Chamane, vraiment ?

(Ou bien : l’homme qui a vu l’homme qui a vu l’homme

qui a vu l’homme…  qui dit qu’il a dansé avec l’ours)

Merci à Julie qui nous permet de nous retrouver chaque mois, mes ami-es. Quelle chance nous avons. J’ai pensé à mon sujet en discutant tout à l’heure avec Chantal Brault qui contribue aussi chaque mois à ce journal tellement chaleureux, intuitif, intelligent du cœur.

Personnellement, je n’ai jamais rencontré un-e chamane blanc-he. Cela existe certainement, très rarement, si toutefois cette personne a été élevée par des Autochtones et de manière TRÈS traditionnelle et depuis sa tendre enfance.

Vous me connaissez un peu, j’ai eu la chance de recevoir de nombreuses expériences, des enseignements traditionnels, danses sacrées, cérémonies, initiations… et pourtant je ne dirais jamais que je suis chamane. Je reprends toujours les personnes qui le disent, ou qui essaient de se valoriser en parlant de moi comme telle.

Oui j’ai un tambour; un élan a donné sa vie pour que je puisse le fabriquer, oui j’en joue, oui je facilite des cérémonies, mais je suis TRÈS blanche. Ça me fait sourire de l’écrire.

Cela me rappelle, lors de ma première invitation dans une réserve de Californie, dont je ne mentionne pas le nom à escient pour en préserver l’anonymat, une des Amérindiennes m’avait dit que j’étais blanche. Pour elle c’était difficile d’accueillir sur son lieu de vie une personne qui avait contribué au massacre de son peuple. Je sentais très fort son émotion. J’étais sincèrement désolée pour elle. C’est ignoble ce que les Blancs ont fait à ce peuple.

Gran-ma, la maman de cette femme, la femme du Chef, avait reçu en message d’ouvrir sa famille à recevoir des gens de l’extérieur. Je la remercie infiniment; elle, son mari, toute sa famille élargie m’ont énormément donné. Ils sont ma famille d’adoption. Je me suis sentie aimée, accueillie, comprise au-delà de tous les mots que je pourrais bien utiliser. A l’époque, j’étais rousse, blanche, aux yeux bleus, la seule invitée blanche, française en plus. Oui ça faisait tache !

Enregistrements extraits:
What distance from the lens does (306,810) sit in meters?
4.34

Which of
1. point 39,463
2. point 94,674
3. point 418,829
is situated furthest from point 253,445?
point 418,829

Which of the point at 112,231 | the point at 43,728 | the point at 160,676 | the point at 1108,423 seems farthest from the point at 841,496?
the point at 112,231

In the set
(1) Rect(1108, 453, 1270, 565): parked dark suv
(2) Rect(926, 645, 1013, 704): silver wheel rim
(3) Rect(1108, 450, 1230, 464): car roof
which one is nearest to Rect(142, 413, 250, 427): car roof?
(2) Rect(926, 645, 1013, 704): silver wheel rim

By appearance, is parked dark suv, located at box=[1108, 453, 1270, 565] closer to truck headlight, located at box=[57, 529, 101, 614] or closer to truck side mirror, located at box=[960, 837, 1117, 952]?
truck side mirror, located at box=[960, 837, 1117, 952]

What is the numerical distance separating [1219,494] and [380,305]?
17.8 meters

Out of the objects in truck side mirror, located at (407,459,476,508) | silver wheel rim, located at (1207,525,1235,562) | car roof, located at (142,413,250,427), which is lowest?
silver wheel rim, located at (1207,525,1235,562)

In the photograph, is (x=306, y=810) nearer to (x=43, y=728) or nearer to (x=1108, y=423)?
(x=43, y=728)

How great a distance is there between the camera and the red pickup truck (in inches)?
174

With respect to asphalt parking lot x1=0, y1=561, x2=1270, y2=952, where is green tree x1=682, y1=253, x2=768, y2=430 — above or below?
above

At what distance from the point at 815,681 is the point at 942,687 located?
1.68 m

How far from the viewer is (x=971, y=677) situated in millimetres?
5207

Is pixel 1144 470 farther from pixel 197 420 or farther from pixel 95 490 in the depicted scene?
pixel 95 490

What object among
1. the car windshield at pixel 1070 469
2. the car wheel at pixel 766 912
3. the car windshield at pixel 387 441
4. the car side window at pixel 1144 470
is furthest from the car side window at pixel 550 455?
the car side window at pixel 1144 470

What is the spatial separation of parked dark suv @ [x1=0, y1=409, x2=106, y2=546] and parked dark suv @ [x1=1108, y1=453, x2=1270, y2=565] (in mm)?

ENSEMBLE DE CONSIGNES =>
[1] Dans le texte sur le chamanisme, pourriez-vous mettre à jour le passage allant de « Vous me connaissez » jusqu'à « moi comme telle. » en remplaçant « enseignements traditionnels » par « enseignements ancestraux » ?
[2] Comment résumer le texte sur le chamanisme en deux phrases ?

RÉPONSES CORRECTES =>
[1]
Vous me connaissez un peu, j’ai eu la chance de recevoir de nombreuses expériences, des enseignements ancestraux, danses sacrées, cérémonies, initiations… et pourtant je ne dirais jamais que je suis chamane. Je reprends toujours les personnes qui le disent, ou qui essaient de se valoriser en parlant de moi comme telle.

[2] L'auteure n'a jamais rencontré de chamane blanc et, malgré les nombreux enseignements traditionnels, danses sacrées, cérémonies et initiations qu'elle a reçus, refuse de se dire chamane et reprend ceux qui la présentent ainsi. Elle évoque sa première invitation dans une réserve de Californie, où une Amérindienne lui a dit qu'elle était blanche, et remercie Gran-ma et toute sa famille, qui l'ont accueillie et sont devenus sa famille d'adoption.